> [SUPPLIED TEXT]
# # # # #

In regard to the identities of victims—since understanding who they are is as important as knowing who the identity of their assailants—the victimization of women is of greater prevalence than men, but men must also be acknowledged as victims in the discourse on sexual violence, in policymaking, and in the implementation of humanitarian aid programs. In the Cote d’Ivoire sample, 57.1% of women and 40.2% of men reported “an experience of physical and/or SV since age 15.” These statistics confirm the need to emphasize support for women, but they also show a need to include support for men. Many studies focus on the impact of sexual violence on women, but, while attention to sexual violence against women is certainly warranted, the same Cote d’Ivoire study explains, during the Crisis period “men were more likely than women to report physical assault from combatants (0.9% women, 4.7% men, p=0.00).” This statistic evidences a need for a particular type of program for male victims, addressing wartime rape.
Programs for children must also be designed and implemented based on the setting. In regard to the DRC, “Child rape constitutes a very small percentage of female rape cases in South Kivu, one of the worst affected conflict regions of the DRC.” A small percentage of child rape in “one of the worst affected conflict regions of the DRC” suggests that this should translate to a small percentage of child rape in general. However, as seen with the variation in perpetrators—from a majority of combatant-perpetrators in the DRC to their minority in Uganda—a study in one setting may not be representative of another. While women are the group more prevalently targeted for sexual violence, any percentage of sexual violence is not a negligible one and men and children make up a percentage of the victims of sexual violence. The demographics of victims of rape vary throughout different conflict-affected settings, making studies on who is being victimized, in an area that could potentially receive international support, a vital part of providing essential and effective humanitarian aid to victims.
The data presented here confirm that the type of sexual violence (e.g. domestic or military-related) differs with the identity of perpetrators and victims and in conflict-affected settings. As previously stated, this requires studies to be conducted in areas where sexual violence has a high prevalence, in order for personalized care to be provided for that setting based on the type of prevalent sexual violence and who is being victimized. Studies need to examine who the perpetrators are—such as combatants or intimate partners—and the demographics of the victims. Care should be provided based on the findings, while keeping in mind that there can be negative social implications related to the treatment of sexual assault. Focusing on combatant-perpetrated sexual violence, in a setting where other perpetrators are assaulting female victims, can lead to the stigmatization of victims of combatant-perpetrated sexual violence. Stigmatization is further discussed in the next section.
What is the social and epidemiological impact of sexual violence in Sub-Saharan Africa?

# # # # #

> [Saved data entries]
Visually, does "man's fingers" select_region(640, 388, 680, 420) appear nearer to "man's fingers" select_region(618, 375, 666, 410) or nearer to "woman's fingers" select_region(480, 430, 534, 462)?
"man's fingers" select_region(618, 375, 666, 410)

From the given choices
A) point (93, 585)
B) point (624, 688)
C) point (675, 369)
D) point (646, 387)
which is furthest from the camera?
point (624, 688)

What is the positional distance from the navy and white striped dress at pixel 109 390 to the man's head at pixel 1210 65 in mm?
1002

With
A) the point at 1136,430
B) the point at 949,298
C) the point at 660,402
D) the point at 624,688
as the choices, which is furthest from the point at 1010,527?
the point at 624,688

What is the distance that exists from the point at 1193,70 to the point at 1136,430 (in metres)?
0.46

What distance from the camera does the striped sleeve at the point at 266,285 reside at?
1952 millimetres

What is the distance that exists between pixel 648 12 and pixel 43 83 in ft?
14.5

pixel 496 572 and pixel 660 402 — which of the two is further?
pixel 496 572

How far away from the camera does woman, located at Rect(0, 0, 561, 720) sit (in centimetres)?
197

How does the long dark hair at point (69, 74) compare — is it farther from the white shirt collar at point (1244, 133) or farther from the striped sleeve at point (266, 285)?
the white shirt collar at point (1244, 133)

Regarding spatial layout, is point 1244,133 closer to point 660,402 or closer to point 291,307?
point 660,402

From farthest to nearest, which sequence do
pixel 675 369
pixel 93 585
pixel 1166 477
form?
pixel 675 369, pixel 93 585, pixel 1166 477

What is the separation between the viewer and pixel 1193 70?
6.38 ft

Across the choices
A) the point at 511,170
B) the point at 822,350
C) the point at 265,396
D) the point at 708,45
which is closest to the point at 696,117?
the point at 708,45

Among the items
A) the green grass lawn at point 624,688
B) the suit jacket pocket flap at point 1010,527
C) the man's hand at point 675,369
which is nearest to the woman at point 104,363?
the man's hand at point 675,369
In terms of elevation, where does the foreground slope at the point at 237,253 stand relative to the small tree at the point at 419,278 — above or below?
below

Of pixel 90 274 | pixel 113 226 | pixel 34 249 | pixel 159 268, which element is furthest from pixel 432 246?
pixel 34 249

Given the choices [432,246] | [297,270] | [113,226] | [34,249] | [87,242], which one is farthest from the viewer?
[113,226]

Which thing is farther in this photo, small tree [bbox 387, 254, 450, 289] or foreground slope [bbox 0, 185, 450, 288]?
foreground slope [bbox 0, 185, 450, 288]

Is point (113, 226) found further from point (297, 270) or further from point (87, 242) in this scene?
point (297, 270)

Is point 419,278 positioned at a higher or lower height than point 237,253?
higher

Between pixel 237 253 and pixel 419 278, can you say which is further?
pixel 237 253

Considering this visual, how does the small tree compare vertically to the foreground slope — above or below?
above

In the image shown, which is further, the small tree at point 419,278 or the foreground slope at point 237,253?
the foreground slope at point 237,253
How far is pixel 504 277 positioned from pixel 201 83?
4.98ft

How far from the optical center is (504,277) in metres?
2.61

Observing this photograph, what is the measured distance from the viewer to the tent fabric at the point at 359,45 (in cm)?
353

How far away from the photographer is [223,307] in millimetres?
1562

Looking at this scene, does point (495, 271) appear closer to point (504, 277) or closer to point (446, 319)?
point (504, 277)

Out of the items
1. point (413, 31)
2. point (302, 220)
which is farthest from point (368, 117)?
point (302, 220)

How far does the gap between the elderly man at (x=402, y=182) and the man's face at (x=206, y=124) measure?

# # # # #

> [EXERCISE A]
List every percentage figure that appears in the passage on sexual violence in conflict-affected settings, and say what each one measures.
> [EXERCISE B]
Continue the passage on sexual violence in conflict-affected settings, starting after its final question.

> [TASK ANSWER A]
- 57.1%: women in the Cote d'Ivoire sample who reported an experience of physical and/or sexual violence since age 15
- 40.2%: men in the Cote d'Ivoire sample who reported an experience of physical and/or sexual violence since age 15
- 0.9%: women in the Cote d'Ivoire study who reported physical assault from combatants during the Crisis period
- 4.7%: men in the Cote d'Ivoire study who reported physical assault from combatants during the Crisis period

> [TASK ANSWER B]
Rape, whether committed by combatants or non-combatants, can have a long lasting effect on the victim and community. To be truly effective, international programs for sexual violence need to address how communities receive victims of rape and create a long-term solution for providing aid to those who contract STIs or HIV or become impregnated during rape in conflict-areas. Female victims of rape often face rejection from their families or communities and providing medical services for these women could be one way to help mitigate this outcome.
Family and community support is an important part of the healing process for victims of rape, making it essential for those creating programs to consult studies on how rape victims are received. JT Kelly et al., in “Experiences of Female Survivors of Sexual Violence in Eastern Democratic Republic of the Congo,” study rejection rates in the DRC. This study surveyed a non-random sample of 225 women from a large regional hospital and two community-based NGOs. It found, “as a result of rape, 29% of women were rejected by their families and 6.2% by their communities.” Women rejected by their families were told they could not live in their husband or parents’ house. Women rejected by their community were “ostracized by peers to such a degree they [felt] forced to leave the community.” Women who were widowed were found to have experienced general isolation almost five times more often than married women; “women abandoned by their husbands were almost three times as likely to report feelings of general isolation compared to non-abandoned married women;” “Gang-raped women were roughly three times more likely to experience rejection from their family compared to women who were not gang-raped.” These statistics confirm a need to address rejection by the family and community of rape victims in programs for victims of sexual assault. Support needs to go to these victims, but, ultimately, programs need to work with communities to challenge the perception of forced sex outside of marriage as bringing “misfortune to the household,” which has led victims of rape to suffer from different forms of rejection—the same customs previously applied to adulterers.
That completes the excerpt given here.